# [Aim 1]
Answer these questions from the text about the Three Wise Men, one line each:
(a) Which Gospel mentions them?
(b) What led them to the place where Jesus was born?
(c) Where are they often described as coming from?
# [Aim 2]
Name every gift the Wise Men brought, as given in the text about them.
# [Aim 3]
Extend the text about the Three Wise Men, picking up after its final sentence.

** START OF Extract to read **

Who were the Three Wise Men?

The Three Wise Men, also known as the Magi or the Three Kings, are characters mentioned in the Bible in the Gospel of Matthew. According to Christian tradition, they were visitors who traveled to Bethlehem to pay homage to the newborn Jesus Christ. The Bible does not specify the number of wise men; the idea that there were three comes from the mention of three gifts: gold, frankincense, and myrrh.

The Gospel of Matthew describes the Wise Men as following a star that led them to the location of Jesus' birth. They are often described as being from the East, and their identities and exact origins are not provided in the biblical account. Over time, Christian tradition and folklore have given them names—Melchior, Caspar (or Gaspar), and Balthazar—and associated them with different regions or ethnic groups.

** END OF Extract to read **
** START OF Collected material **

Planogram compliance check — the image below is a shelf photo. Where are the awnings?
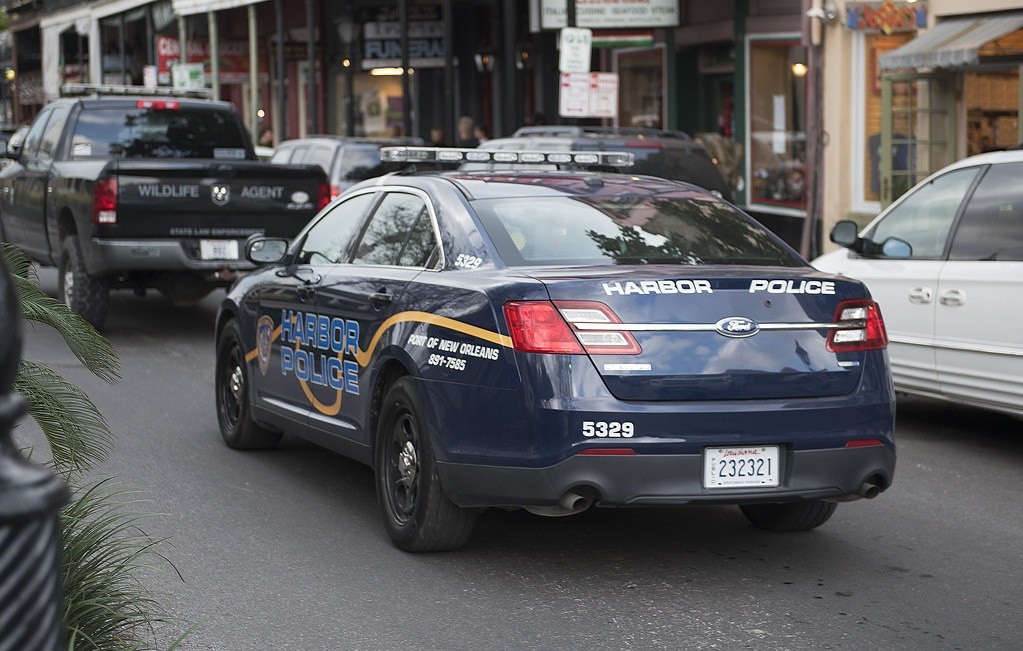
[879,9,1023,70]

** END OF Collected material **

# [Task result 1]
(a) The Gospel of Matthew.
(b) A star.
(c) The East.

# [Task result 2]
Gold, frankincense, and myrrh.

# [Task result 3]
The visit of the Wise Men is a significant part of the Nativity story, celebrated in Christian tradition as the Feast of the Epiphany, which is observed on January 6th. This event symbolizes the revelation of Jesus as the Son of God to the Gentiles, represented by the Wise Men who were not of Jewish descent. The story of the Three Wise Men has become an integral part of the Christmas narrative and is often depicted in Nativity scenes and Christmas celebrations.

Bible Story of the Wise Men or "Magi"

After Jesus was born in Bethlehem in Judea, during the time of King Herod, Magi from the east came to Jerusalem and asked, “Where is the one who has been born king of the Jews? We saw his star when it rose and have come to worship him.”

When King Herod heard this he was disturbed, and all Jerusalem with him. When he had called together all the people’s chief priests and teachers of the law, he asked them where the Messiah was to be born. “In Bethlehem in Judea,” they replied, “for this is what the prophet has written:

“‘But you, Bethlehem, in the land of Judah,
are by no means least among the rulers of Judah;
for out of you will come a ruler
who will shepherd my people Israel.’” (Micah 5:2)

Then Herod called the Magi secretly and found out from them the exact time the star had appeared. He sent them to Bethlehem and said, “Go and search carefully for the child. As soon as you find him, report to me, so that I too may go and worship him.”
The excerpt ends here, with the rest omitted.